Exercise aim: Output range, inclusive: from the line containing "c_linkDetail('detailOpen', model, rel_model, area, lang);" to the line containing "<!-- end header -->". Restate those lines from the data below word for word and only those.

###

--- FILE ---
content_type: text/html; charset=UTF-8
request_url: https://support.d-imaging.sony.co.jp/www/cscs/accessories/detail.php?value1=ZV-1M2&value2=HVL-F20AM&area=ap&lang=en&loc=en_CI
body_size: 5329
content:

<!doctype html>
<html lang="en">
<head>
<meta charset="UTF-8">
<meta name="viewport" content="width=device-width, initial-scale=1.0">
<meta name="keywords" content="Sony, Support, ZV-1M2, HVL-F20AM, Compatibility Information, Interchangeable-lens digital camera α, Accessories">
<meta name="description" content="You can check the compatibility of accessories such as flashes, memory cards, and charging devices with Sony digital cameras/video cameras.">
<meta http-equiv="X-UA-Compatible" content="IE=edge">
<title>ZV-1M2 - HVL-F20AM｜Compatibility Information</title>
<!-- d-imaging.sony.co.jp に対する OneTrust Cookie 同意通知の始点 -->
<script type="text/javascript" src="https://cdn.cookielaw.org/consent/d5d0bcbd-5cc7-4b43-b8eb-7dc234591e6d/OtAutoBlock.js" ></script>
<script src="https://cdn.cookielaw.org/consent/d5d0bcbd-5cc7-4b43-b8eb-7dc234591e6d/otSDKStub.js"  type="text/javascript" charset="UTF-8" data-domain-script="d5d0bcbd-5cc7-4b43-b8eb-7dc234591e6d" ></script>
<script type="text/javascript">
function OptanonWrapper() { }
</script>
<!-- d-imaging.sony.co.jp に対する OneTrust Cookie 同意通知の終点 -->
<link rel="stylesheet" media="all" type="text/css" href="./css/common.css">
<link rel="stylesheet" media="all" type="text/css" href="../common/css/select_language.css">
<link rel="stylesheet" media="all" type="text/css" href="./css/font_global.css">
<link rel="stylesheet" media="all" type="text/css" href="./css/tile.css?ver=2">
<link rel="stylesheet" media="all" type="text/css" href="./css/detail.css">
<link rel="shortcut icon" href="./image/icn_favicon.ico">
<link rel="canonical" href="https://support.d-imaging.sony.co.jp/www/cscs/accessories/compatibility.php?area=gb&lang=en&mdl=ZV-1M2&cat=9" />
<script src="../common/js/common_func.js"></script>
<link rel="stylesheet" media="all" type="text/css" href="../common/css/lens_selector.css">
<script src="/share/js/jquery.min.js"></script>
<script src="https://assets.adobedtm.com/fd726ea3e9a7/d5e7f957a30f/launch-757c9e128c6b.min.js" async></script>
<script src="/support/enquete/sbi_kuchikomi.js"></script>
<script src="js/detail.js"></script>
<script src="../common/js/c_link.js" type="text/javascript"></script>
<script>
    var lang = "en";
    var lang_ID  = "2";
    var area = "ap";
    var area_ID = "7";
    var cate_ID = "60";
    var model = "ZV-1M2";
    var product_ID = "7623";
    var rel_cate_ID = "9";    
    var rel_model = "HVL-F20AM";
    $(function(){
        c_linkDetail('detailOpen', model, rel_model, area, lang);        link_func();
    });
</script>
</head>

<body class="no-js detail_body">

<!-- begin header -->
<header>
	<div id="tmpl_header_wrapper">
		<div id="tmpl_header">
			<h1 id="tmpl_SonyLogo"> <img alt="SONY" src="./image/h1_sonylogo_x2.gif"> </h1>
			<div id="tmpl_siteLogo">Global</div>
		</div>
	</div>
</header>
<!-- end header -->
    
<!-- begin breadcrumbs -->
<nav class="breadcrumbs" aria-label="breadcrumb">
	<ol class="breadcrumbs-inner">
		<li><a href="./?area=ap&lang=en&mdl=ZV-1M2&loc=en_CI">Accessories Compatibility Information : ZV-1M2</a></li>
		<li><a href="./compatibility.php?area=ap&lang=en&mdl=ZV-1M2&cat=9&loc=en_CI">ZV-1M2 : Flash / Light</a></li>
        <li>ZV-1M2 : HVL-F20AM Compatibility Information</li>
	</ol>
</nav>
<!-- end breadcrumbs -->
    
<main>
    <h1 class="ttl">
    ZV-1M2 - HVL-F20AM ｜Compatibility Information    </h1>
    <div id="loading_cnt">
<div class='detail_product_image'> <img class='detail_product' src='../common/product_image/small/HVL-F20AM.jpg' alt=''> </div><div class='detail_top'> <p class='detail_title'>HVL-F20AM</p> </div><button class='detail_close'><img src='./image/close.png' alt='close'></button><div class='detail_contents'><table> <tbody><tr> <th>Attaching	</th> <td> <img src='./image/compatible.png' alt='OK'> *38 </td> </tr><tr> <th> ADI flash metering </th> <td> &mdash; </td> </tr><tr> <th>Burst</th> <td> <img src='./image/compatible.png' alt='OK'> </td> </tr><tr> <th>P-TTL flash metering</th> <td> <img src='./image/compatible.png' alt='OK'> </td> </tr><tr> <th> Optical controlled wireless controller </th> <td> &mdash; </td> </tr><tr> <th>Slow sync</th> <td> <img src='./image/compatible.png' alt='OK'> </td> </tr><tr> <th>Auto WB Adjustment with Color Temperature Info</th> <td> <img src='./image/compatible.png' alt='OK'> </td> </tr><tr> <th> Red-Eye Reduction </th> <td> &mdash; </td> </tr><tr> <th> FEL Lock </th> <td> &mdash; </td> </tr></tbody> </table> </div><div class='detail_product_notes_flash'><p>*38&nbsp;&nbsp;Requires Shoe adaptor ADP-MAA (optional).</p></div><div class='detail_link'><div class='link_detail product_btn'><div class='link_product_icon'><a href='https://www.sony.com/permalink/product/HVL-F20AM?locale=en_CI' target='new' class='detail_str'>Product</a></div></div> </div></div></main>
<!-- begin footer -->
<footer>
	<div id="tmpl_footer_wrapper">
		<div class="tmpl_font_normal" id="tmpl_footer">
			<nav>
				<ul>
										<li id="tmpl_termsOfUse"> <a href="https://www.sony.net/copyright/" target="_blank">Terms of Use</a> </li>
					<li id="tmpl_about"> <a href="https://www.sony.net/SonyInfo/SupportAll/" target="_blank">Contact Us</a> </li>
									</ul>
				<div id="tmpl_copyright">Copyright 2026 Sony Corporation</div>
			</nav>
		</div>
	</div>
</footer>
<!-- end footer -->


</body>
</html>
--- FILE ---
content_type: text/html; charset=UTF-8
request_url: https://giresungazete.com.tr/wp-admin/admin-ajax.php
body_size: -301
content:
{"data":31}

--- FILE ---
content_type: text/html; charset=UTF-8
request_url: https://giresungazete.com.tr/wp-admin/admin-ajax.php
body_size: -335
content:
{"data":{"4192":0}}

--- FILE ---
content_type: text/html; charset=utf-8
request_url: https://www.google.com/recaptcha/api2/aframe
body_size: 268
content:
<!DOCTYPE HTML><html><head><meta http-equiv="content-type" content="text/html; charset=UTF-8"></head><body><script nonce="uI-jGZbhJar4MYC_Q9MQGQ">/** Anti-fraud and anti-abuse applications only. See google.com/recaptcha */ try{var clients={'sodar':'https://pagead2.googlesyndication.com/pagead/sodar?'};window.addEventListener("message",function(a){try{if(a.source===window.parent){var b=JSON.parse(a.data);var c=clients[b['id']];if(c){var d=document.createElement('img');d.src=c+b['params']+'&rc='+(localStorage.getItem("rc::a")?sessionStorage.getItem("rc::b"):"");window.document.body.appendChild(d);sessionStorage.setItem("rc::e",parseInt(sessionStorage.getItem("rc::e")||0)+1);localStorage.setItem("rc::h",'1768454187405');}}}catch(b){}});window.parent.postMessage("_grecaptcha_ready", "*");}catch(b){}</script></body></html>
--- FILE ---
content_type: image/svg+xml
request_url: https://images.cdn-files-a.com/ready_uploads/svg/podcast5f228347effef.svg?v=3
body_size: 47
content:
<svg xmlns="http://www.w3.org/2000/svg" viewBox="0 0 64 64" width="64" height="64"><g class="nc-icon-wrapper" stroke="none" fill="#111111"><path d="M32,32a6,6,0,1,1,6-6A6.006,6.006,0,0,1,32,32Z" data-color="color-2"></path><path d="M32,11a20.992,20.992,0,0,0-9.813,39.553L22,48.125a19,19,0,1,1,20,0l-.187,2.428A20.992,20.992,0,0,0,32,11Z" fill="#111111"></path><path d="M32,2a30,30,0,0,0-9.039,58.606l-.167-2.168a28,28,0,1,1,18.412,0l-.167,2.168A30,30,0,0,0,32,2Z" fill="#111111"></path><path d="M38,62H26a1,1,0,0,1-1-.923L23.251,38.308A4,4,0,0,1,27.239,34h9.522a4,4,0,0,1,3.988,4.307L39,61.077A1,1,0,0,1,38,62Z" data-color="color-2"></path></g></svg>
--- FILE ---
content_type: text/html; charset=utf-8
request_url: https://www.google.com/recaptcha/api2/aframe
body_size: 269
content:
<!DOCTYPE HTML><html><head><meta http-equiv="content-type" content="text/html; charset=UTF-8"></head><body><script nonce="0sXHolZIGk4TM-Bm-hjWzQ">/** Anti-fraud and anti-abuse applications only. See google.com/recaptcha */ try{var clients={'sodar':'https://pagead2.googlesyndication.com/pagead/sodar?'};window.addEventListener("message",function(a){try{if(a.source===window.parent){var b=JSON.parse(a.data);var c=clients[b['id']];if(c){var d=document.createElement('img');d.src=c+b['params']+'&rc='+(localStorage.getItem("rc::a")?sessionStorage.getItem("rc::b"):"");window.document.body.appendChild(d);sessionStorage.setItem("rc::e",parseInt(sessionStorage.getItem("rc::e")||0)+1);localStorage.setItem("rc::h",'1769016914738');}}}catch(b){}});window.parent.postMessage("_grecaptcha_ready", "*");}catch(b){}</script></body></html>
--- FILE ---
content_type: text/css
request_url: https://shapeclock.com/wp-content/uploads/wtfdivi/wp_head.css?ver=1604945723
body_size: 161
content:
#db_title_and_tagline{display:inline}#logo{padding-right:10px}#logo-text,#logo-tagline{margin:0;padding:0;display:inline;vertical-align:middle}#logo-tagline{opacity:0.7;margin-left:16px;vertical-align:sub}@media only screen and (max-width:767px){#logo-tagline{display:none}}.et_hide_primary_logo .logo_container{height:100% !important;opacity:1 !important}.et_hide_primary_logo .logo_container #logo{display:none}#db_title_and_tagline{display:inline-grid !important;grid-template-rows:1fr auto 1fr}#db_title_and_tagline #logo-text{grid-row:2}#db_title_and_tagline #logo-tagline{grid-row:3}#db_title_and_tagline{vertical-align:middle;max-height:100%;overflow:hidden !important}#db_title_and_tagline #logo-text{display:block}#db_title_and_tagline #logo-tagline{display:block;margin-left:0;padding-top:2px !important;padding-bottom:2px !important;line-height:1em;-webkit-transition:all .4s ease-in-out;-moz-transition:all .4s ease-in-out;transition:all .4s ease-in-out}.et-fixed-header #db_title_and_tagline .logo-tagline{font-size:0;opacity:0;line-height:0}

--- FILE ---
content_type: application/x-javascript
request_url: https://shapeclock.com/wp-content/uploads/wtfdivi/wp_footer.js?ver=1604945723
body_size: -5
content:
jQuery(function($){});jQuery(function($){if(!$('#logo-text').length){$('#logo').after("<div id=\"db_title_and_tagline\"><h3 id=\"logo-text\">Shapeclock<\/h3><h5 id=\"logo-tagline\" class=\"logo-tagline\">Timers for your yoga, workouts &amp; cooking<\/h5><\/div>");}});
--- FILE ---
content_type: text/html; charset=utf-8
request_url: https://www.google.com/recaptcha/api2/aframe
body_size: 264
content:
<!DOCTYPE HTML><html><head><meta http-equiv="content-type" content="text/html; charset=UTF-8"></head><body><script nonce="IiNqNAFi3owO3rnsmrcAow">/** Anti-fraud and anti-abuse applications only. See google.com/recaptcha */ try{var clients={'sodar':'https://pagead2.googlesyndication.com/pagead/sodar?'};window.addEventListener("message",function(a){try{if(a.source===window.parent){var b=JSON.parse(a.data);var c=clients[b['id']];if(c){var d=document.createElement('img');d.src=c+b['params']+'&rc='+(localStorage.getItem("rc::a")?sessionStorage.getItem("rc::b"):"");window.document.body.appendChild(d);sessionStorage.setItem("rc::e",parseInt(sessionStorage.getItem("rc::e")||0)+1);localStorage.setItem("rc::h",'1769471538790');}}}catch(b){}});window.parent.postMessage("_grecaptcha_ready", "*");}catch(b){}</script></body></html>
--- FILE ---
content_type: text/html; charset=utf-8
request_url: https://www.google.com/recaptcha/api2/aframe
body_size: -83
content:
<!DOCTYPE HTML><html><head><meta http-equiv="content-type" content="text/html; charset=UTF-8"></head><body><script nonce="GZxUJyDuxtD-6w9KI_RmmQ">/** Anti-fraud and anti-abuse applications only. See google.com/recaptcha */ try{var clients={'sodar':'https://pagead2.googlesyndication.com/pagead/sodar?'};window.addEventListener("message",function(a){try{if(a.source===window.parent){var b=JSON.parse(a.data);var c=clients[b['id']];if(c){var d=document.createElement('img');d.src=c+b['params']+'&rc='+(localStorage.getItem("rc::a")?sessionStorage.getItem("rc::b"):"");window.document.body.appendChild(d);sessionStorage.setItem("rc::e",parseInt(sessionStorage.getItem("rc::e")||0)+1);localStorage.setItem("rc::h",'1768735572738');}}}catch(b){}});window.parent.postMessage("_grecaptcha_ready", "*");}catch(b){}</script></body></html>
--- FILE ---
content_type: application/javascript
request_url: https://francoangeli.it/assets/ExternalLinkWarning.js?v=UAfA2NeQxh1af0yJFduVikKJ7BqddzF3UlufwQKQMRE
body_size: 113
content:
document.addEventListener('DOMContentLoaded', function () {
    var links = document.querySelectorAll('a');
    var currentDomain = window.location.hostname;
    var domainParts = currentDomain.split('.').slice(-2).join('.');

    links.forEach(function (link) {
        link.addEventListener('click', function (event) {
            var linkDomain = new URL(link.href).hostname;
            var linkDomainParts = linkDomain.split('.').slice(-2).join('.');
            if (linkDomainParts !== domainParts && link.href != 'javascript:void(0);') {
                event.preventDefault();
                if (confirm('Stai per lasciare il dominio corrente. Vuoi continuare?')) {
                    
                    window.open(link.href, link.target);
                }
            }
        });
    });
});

###

Solution to the problem:
        c_linkDetail('detailOpen', model, rel_model, area, lang);        link_func();
    });
</script>
</head>

<body class="no-js detail_body">

<!-- begin header -->
<header>
	<div id="tmpl_header_wrapper">
		<div id="tmpl_header">
			<h1 id="tmpl_SonyLogo"> <img alt="SONY" src="./image/h1_sonylogo_x2.gif"> </h1>
			<div id="tmpl_siteLogo">Global</div>
		</div>
	</div>
</header>
<!-- end header -->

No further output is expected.